*SET EXERCISE*
List each line below that contains the string "masks".

--- EXERCISE MATERIALS ---

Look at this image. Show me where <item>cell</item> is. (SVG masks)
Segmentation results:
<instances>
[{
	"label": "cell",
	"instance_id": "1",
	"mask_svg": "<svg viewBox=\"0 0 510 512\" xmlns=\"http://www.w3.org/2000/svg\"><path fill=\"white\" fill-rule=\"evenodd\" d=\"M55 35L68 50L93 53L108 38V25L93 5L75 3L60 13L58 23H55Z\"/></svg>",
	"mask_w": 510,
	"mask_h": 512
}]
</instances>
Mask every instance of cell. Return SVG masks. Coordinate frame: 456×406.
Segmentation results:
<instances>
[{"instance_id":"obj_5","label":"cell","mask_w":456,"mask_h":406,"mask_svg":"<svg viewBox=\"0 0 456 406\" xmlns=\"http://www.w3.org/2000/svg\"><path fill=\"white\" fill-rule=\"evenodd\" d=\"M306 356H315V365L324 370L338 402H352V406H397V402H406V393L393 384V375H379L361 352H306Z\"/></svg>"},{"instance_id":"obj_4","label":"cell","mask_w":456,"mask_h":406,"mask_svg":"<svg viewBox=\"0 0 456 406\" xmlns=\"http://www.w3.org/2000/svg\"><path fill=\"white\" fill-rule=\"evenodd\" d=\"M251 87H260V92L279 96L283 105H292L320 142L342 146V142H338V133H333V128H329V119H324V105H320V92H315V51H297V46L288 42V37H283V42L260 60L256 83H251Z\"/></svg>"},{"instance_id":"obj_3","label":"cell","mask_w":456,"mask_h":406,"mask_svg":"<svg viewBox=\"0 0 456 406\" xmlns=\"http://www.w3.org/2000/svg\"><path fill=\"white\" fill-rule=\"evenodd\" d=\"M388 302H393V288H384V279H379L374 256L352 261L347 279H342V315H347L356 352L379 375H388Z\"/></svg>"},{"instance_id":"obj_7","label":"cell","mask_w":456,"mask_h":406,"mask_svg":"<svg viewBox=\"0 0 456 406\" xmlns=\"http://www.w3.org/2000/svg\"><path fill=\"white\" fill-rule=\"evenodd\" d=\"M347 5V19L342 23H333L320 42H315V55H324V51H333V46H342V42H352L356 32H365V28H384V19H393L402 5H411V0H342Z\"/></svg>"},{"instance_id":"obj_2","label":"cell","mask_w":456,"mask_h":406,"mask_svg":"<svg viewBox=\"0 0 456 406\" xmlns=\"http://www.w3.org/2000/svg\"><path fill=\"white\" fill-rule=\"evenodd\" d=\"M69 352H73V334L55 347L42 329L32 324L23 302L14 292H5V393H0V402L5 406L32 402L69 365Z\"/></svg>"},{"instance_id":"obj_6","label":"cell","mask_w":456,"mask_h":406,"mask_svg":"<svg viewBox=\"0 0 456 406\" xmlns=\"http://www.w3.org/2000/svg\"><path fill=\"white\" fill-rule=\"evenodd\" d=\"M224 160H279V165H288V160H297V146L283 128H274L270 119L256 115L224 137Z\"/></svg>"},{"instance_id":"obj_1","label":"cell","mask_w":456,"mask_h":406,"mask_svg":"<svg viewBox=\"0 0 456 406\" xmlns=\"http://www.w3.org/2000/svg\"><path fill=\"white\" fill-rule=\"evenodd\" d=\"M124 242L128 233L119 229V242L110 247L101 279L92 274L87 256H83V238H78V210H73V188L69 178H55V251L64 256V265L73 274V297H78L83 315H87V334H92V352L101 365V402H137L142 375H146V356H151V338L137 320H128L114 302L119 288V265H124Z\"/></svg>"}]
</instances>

---

*REPLY TO THE EXERCISE*
Look at this image. Show me where <item>cell</item> is. (SVG masks)
Mask every instance of cell. Return SVG masks. Coordinate frame: 456×406.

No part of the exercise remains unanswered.